Il primo diffusore al grafene suona meglio delle cuffie Sennheiser

Del grafene si parla molto da anni: questo materiale è, infatti, al centro di molti studi, per l’impiego in tantissimi campi, da quello delle batterie a quello dei sensori per fotocamere, per fare due esempi molto differenti. Uno dei campi dove potrebbe trovare un’applicazione pratica, nel prossimo futuro, è quello audio: dalle prove e misurazioni effettuate, infatti, sembra che un diffusore in grafene, senza alcuno sviluppo a livello acustico, sia in grado di ottenere una risposta in frequenza migliore di un paio di Sennheiser MX-400s.

Un diffusore audio è composto, sostanzialmente, da membrane che si muovono avanti ed indietro (immaginate una sorta di pistone), in modo da produrre onde d’aria, che l’orecchio umano percepisce come suoni. Per ottenere questo risultato occorra che la membrana vibri, ed è quindi richiesto un trasduttore (in questo caso, però, rende meglio l’idea il termine inglese, “driver”, ovvero il componente che “pilota” la membrana) che la faccia vibrare. L’ultimo componente è quello che potremmo definire un “effetto molla”, che riporti la membrana al suo stato originale “di riposo”.
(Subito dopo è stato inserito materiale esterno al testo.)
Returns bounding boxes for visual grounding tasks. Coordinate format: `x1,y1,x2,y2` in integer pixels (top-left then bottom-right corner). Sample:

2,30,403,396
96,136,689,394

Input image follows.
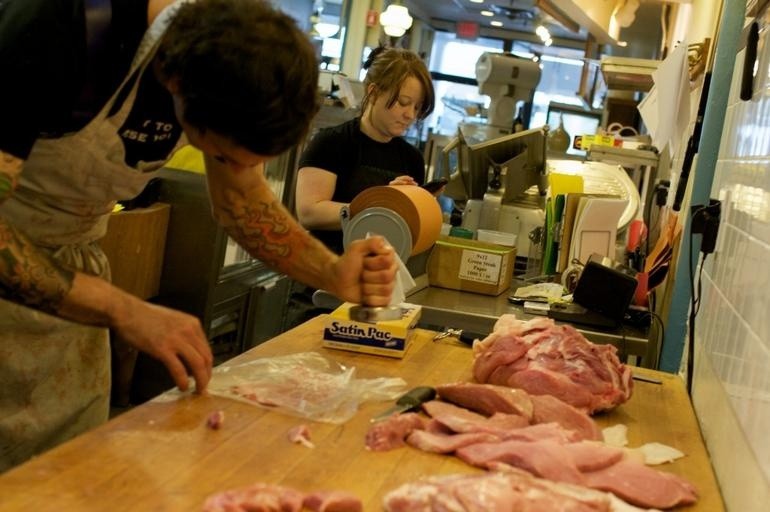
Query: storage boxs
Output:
431,231,518,298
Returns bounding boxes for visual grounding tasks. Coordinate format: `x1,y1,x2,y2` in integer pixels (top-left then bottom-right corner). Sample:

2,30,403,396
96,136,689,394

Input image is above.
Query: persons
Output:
1,1,400,473
293,43,443,328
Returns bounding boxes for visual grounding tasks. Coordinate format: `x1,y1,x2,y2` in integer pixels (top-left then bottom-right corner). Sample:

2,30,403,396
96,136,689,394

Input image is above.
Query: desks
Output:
401,285,653,357
2,312,734,512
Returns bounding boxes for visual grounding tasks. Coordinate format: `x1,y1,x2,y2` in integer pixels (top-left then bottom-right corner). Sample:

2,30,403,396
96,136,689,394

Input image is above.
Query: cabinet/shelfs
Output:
586,55,664,167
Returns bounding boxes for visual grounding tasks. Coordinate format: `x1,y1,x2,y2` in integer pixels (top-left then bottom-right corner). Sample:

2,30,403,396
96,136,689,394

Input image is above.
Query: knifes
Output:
369,385,436,423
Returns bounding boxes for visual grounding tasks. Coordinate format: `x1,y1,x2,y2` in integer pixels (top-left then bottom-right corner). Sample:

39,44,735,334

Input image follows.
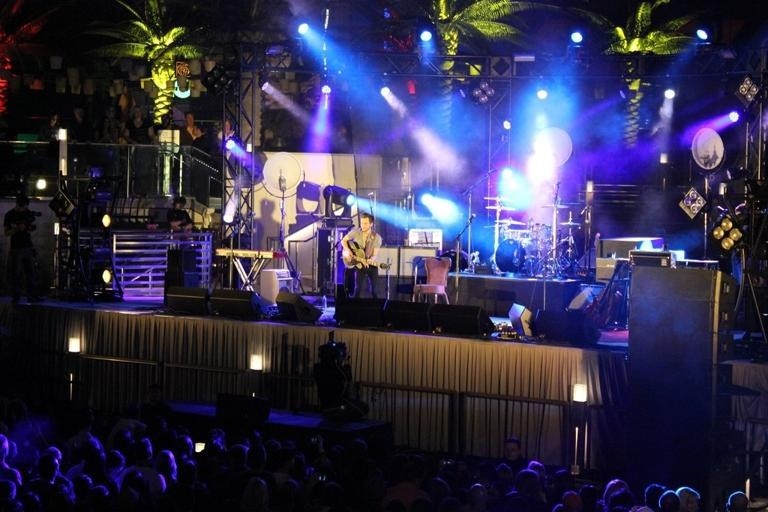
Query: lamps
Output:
573,383,588,425
323,184,353,227
249,353,264,391
67,338,81,368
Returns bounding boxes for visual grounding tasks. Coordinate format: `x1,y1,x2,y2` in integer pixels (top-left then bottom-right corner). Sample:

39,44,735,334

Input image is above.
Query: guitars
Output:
586,259,628,331
342,240,391,270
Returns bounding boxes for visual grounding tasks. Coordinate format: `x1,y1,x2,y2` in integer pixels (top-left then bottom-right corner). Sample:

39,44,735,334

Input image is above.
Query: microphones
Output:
467,213,478,224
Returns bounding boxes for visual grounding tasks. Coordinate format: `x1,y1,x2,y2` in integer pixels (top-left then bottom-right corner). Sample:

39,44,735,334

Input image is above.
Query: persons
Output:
3,192,45,306
0,420,764,512
167,196,193,231
49,67,372,204
341,214,382,299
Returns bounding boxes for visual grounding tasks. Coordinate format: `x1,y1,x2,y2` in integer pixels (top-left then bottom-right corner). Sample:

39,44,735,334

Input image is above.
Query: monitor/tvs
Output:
148,207,171,224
Più la membrana è pesate, più slancio avrà quando si muove: la conseguenza è una maggiore richiesta di energia, sia per innescare il movimento stesso, sia per cambiare la sua direzione. E’ proprio in questo che il grafene mostra molti vantaggi: la sua estrema leggerezza, unita ad una notevolissima resistenza, permette di creare dei diaframmi sottilissimi.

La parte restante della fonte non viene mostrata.